Each line of the data below containing "shirt" needs to be listed.
START DATA PROVIDED
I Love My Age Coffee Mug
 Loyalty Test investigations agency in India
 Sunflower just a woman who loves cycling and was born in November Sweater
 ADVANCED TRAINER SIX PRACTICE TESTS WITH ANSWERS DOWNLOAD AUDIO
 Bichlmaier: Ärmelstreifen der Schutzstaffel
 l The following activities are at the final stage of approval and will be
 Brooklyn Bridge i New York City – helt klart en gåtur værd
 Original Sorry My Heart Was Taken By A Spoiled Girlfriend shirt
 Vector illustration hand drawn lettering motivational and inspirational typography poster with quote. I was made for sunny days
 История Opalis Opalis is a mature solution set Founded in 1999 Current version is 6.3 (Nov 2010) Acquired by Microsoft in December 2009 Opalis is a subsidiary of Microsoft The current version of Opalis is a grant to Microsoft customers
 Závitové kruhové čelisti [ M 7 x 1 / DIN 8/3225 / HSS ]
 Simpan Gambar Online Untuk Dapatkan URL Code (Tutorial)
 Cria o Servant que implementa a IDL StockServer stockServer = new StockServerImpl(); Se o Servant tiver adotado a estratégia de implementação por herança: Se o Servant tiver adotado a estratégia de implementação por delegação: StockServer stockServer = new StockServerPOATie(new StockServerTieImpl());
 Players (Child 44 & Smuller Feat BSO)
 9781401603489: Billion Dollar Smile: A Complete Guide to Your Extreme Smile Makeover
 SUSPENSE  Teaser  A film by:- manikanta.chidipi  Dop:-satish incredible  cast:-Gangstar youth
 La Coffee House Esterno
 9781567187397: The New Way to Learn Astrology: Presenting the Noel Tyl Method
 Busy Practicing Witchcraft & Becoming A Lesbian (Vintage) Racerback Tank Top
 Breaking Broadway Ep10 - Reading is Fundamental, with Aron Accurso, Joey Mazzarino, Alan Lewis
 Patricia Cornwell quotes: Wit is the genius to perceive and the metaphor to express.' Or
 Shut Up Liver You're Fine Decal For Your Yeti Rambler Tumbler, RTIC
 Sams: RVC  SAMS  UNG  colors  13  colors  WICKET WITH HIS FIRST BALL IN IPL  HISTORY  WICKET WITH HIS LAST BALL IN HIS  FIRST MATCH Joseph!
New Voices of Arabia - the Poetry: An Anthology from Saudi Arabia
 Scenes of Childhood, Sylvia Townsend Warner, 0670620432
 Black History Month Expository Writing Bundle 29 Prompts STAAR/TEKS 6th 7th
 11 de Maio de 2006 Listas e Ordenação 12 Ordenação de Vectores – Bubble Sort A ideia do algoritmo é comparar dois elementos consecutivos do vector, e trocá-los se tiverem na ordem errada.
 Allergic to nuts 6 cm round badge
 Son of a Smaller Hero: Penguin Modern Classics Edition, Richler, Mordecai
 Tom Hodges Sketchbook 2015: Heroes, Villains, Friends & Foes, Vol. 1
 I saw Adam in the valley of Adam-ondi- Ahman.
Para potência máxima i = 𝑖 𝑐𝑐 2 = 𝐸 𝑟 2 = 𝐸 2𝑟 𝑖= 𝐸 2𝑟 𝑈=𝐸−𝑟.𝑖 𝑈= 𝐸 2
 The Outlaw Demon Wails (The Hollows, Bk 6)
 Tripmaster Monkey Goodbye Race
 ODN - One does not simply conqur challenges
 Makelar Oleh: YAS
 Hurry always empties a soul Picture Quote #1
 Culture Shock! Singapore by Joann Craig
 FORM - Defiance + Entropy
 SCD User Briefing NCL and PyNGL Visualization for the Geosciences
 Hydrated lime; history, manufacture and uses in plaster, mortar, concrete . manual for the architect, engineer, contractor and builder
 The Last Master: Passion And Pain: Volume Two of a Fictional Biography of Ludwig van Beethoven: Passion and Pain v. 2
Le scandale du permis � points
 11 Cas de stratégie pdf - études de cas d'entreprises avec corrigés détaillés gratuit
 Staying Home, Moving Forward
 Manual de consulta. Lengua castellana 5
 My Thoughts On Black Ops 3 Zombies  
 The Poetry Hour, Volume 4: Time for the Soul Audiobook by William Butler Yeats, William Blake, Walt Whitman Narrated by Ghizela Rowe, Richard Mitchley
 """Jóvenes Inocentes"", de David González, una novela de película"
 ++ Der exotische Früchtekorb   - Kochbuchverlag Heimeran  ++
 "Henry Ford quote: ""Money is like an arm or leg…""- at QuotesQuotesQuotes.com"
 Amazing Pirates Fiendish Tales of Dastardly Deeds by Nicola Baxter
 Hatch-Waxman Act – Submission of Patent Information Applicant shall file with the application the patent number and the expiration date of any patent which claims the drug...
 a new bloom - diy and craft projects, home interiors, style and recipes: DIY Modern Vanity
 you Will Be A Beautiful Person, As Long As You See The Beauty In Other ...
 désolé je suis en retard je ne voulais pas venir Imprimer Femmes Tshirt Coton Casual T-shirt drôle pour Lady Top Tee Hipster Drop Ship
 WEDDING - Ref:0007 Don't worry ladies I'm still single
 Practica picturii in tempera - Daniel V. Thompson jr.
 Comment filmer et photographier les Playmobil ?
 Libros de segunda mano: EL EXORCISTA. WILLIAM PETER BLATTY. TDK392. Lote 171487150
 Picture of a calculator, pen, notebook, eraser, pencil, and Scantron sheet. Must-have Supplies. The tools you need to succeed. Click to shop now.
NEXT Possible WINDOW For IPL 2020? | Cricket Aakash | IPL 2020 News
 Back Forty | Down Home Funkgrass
END DATA PROVIDED
PROBLEM SOLUTION:
 Original Sorry My Heart Was Taken By A Spoiled Girlfriend shirt
 désolé je suis en retard je ne voulais pas venir Imprimer Femmes Tshirt Coton Casual T-shirt drôle pour Lady Top Tee Hipster Drop Ship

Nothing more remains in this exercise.